*OBJECTIVE*
Copy the items word for word, from the line that contains "Which of the objects" through the final line of the items, with both of those lines included.

*STORED DATA*
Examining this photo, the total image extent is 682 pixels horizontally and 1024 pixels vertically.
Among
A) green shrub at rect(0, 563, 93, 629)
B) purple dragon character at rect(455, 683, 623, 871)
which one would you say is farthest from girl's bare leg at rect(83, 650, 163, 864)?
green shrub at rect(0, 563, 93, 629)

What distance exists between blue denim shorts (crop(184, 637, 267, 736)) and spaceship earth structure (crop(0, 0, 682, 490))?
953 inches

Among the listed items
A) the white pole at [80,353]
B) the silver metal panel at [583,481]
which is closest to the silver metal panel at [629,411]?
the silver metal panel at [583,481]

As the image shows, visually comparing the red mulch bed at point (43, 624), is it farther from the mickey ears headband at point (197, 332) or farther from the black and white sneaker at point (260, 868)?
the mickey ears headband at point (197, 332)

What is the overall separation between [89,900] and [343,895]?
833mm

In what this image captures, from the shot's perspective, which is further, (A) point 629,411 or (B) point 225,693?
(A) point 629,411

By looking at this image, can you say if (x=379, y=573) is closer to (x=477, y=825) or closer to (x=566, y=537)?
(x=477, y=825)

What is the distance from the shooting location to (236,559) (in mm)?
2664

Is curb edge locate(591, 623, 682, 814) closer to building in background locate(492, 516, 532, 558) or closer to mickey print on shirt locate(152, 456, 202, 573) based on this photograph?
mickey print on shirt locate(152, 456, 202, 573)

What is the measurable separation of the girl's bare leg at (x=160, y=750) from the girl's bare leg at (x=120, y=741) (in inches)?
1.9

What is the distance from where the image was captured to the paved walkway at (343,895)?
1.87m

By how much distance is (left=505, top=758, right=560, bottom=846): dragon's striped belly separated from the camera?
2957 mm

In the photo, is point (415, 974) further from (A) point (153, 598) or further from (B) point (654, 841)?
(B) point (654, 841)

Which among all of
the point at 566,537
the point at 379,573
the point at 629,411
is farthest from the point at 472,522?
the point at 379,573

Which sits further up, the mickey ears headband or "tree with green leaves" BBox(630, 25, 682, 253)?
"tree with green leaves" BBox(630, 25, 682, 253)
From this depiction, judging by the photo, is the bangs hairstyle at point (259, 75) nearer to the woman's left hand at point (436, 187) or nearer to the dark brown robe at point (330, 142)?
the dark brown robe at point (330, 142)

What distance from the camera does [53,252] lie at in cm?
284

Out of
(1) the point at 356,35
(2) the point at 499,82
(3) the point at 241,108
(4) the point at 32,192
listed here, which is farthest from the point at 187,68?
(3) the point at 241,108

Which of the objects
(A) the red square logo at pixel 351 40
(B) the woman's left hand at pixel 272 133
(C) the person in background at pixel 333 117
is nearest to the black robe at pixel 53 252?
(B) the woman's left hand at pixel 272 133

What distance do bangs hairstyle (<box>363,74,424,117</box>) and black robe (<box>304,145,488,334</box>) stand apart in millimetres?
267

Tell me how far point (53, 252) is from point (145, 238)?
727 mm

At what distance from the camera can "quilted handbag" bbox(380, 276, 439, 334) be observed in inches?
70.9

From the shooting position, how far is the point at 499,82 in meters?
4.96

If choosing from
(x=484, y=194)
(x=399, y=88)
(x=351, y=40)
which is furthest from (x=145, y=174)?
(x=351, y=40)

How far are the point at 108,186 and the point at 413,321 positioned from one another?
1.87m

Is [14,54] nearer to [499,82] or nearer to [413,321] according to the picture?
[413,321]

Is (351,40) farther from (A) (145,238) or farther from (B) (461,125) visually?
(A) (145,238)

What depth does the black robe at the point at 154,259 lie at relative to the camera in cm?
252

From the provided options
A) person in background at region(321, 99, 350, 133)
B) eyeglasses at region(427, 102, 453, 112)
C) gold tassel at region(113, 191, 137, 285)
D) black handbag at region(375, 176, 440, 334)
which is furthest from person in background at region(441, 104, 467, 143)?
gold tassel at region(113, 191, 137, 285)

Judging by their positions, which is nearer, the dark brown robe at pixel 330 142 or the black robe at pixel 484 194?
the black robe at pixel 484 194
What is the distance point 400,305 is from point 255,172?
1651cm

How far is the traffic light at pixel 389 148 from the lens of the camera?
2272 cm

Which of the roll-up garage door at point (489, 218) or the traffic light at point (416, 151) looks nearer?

*FINAL RESULT*
Which of the objects
(A) the red square logo at pixel 351 40
(B) the woman's left hand at pixel 272 133
(C) the person in background at pixel 333 117
is nearest to the black robe at pixel 53 252?
(B) the woman's left hand at pixel 272 133

What distance do bangs hairstyle (<box>363,74,424,117</box>) and black robe (<box>304,145,488,334</box>) stand apart in millimetres?
267

Tell me how far point (53, 252) is from point (145, 238)?
727 mm

At what distance from the camera can "quilted handbag" bbox(380, 276, 439, 334) be observed in inches?
70.9

From the shooting position, how far is the point at 499,82 in meters?
4.96

If choosing from
(x=484, y=194)
(x=399, y=88)
(x=351, y=40)
which is furthest from (x=145, y=174)?
(x=351, y=40)

How far are the point at 108,186 and the point at 413,321 positioned from one another?
1.87m

Is [14,54] nearer to [499,82] or nearer to [413,321] according to the picture?
[413,321]

Is (351,40) farther from (A) (145,238) or farther from (B) (461,125) visually?
(A) (145,238)

What depth does the black robe at the point at 154,259 lie at relative to the camera in cm?
252

From the provided options
A) person in background at region(321, 99, 350, 133)
B) eyeglasses at region(427, 102, 453, 112)
C) gold tassel at region(113, 191, 137, 285)
D) black handbag at region(375, 176, 440, 334)
which is furthest from person in background at region(441, 104, 467, 143)?
gold tassel at region(113, 191, 137, 285)

Judging by their positions, which is nearer, the dark brown robe at pixel 330 142 or the black robe at pixel 484 194?
the black robe at pixel 484 194
What is the distance point 400,305 is from point 255,172?
1651cm

How far is the traffic light at pixel 389 148 from the lens of the camera?
2272 cm

Which of the roll-up garage door at point (489, 218) or the traffic light at point (416, 151) looks nearer?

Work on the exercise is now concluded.